● What this task involves
Write each record again exactly as it stands.

● Given records
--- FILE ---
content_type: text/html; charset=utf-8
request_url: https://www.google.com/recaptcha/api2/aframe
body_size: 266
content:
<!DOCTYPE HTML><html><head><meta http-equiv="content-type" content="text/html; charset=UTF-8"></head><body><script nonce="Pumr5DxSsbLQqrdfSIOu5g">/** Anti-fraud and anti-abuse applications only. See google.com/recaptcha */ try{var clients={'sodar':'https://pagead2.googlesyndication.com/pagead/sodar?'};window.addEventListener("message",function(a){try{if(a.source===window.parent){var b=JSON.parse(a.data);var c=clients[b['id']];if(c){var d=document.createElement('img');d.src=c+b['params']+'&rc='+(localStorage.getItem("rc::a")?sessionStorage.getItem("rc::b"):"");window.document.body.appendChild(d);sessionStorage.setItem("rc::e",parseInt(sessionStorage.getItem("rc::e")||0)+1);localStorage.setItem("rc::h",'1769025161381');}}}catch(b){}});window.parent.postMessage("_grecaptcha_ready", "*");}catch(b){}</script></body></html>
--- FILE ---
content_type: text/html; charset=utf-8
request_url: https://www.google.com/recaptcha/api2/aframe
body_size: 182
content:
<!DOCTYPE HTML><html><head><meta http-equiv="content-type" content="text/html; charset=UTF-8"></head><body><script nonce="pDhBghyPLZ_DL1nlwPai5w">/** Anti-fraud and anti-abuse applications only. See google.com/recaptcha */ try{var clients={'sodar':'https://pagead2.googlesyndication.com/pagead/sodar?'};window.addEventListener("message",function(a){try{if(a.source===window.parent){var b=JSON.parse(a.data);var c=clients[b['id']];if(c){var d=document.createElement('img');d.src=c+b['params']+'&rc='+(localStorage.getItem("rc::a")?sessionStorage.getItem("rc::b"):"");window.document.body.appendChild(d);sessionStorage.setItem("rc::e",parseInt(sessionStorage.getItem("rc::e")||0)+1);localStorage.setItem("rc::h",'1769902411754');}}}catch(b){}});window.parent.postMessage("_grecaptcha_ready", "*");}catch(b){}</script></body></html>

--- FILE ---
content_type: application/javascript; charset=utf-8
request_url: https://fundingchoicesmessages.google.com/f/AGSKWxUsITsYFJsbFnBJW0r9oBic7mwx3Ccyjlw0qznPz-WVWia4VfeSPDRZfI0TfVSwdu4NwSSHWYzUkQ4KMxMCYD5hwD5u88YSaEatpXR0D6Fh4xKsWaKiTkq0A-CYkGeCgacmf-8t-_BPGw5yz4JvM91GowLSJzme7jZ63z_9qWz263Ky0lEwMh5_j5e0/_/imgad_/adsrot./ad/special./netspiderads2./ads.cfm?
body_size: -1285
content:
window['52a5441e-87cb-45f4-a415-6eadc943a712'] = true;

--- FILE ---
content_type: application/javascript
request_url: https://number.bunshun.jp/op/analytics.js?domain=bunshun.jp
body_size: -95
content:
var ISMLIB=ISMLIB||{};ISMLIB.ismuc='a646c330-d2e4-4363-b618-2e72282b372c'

● Exercise result
--- FILE ---
content_type: text/html; charset=utf-8
request_url: https://www.google.com/recaptcha/api2/aframe
body_size: 266
content:
<!DOCTYPE HTML><html><head><meta http-equiv="content-type" content="text/html; charset=UTF-8"></head><body><script nonce="Pumr5DxSsbLQqrdfSIOu5g">/** Anti-fraud and anti-abuse applications only. See google.com/recaptcha */ try{var clients={'sodar':'https://pagead2.googlesyndication.com/pagead/sodar?'};window.addEventListener("message",function(a){try{if(a.source===window.parent){var b=JSON.parse(a.data);var c=clients[b['id']];if(c){var d=document.createElement('img');d.src=c+b['params']+'&rc='+(localStorage.getItem("rc::a")?sessionStorage.getItem("rc::b"):"");window.document.body.appendChild(d);sessionStorage.setItem("rc::e",parseInt(sessionStorage.getItem("rc::e")||0)+1);localStorage.setItem("rc::h",'1769025161381');}}}catch(b){}});window.parent.postMessage("_grecaptcha_ready", "*");}catch(b){}</script></body></html>
--- FILE ---
content_type: text/html; charset=utf-8
request_url: https://www.google.com/recaptcha/api2/aframe
body_size: 182
content:
<!DOCTYPE HTML><html><head><meta http-equiv="content-type" content="text/html; charset=UTF-8"></head><body><script nonce="pDhBghyPLZ_DL1nlwPai5w">/** Anti-fraud and anti-abuse applications only. See google.com/recaptcha */ try{var clients={'sodar':'https://pagead2.googlesyndication.com/pagead/sodar?'};window.addEventListener("message",function(a){try{if(a.source===window.parent){var b=JSON.parse(a.data);var c=clients[b['id']];if(c){var d=document.createElement('img');d.src=c+b['params']+'&rc='+(localStorage.getItem("rc::a")?sessionStorage.getItem("rc::b"):"");window.document.body.appendChild(d);sessionStorage.setItem("rc::e",parseInt(sessionStorage.getItem("rc::e")||0)+1);localStorage.setItem("rc::h",'1769902411754');}}}catch(b){}});window.parent.postMessage("_grecaptcha_ready", "*");}catch(b){}</script></body></html>

--- FILE ---
content_type: application/javascript; charset=utf-8
request_url: https://fundingchoicesmessages.google.com/f/AGSKWxUsITsYFJsbFnBJW0r9oBic7mwx3Ccyjlw0qznPz-WVWia4VfeSPDRZfI0TfVSwdu4NwSSHWYzUkQ4KMxMCYD5hwD5u88YSaEatpXR0D6Fh4xKsWaKiTkq0A-CYkGeCgacmf-8t-_BPGw5yz4JvM91GowLSJzme7jZ63z_9qWz263Ky0lEwMh5_j5e0/_/imgad_/adsrot./ad/special./netspiderads2./ads.cfm?
body_size: -1285
content:
window['52a5441e-87cb-45f4-a415-6eadc943a712'] = true;

--- FILE ---
content_type: application/javascript
request_url: https://number.bunshun.jp/op/analytics.js?domain=bunshun.jp
body_size: -95
content:
var ISMLIB=ISMLIB||{};ISMLIB.ismuc='a646c330-d2e4-4363-b618-2e72282b372c'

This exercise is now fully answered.